The mnist_pytorch directory contains the YAML configuration files used in these examples.

Among other variables, configuration parameters define:

dataset location
hyperparameters
number of batches of data to use in training
entry point location of the model class
number of GPU slots
batch size
shared memory size

Each example configuration file corresponds to one of the example experiments presented in this quickstart:

Configuration Filename	Experiment Type
`adaptive.yaml`	Perform a hyperparameter search using the Determined adaptive hyperparameter tuning algorithm.
`const.yaml`	Train a single model on a single GPU/CPU, with constant hyperparameter values.
`distributed.yaml`	Train a single model using multiple, distributed GPUs.

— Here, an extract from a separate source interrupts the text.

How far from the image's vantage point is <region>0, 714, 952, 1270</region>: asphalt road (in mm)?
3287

While the Python model and data pipeline definition files are not covered in this quickstart, you might want to review them to gain an understanding of how the Determined API is used:

Filename	Experiment Type
`data.py`	Model data loading and preparation code.
`layers.py`	Convolutional layers used by the model.
`model_def.py`	Model definition and training/validation loops.

Install and Deploy Determined Locally¶

To install the Determined library and start a cluster locally, enter:

pip install determined
det deploy local cluster-up

If your local machine does not have a supported Nvidia GPU, include the no-gpu option to start a cluster:

det deploy local cluster-up --no-gpu

Use a Remote Determined Instance¶

You can also run these examples on a remote Determined master instance by setting the remote IP address before running any of the commands:

export DET_MASTER=<ipAddress>:8080

You can also include the master IP address in the command line:

det -m http://<ipAddress>:8080 experiment create distributed.yaml .

Run a Single CPU/GPU Training Job¶

An experiment is a training job that consists of one or more variations, or trials, of the same model. By integrating the Determined API, every experiment automatically gives you metric frequency output, plots, and checkpointing without writing extra code. The Determined WebUI displays detailed information about the model, the configuration, output logs, and training metrics.

This exercise trains a single model for a fixed number of batches, using constant values for all hyperparameters on a single slot.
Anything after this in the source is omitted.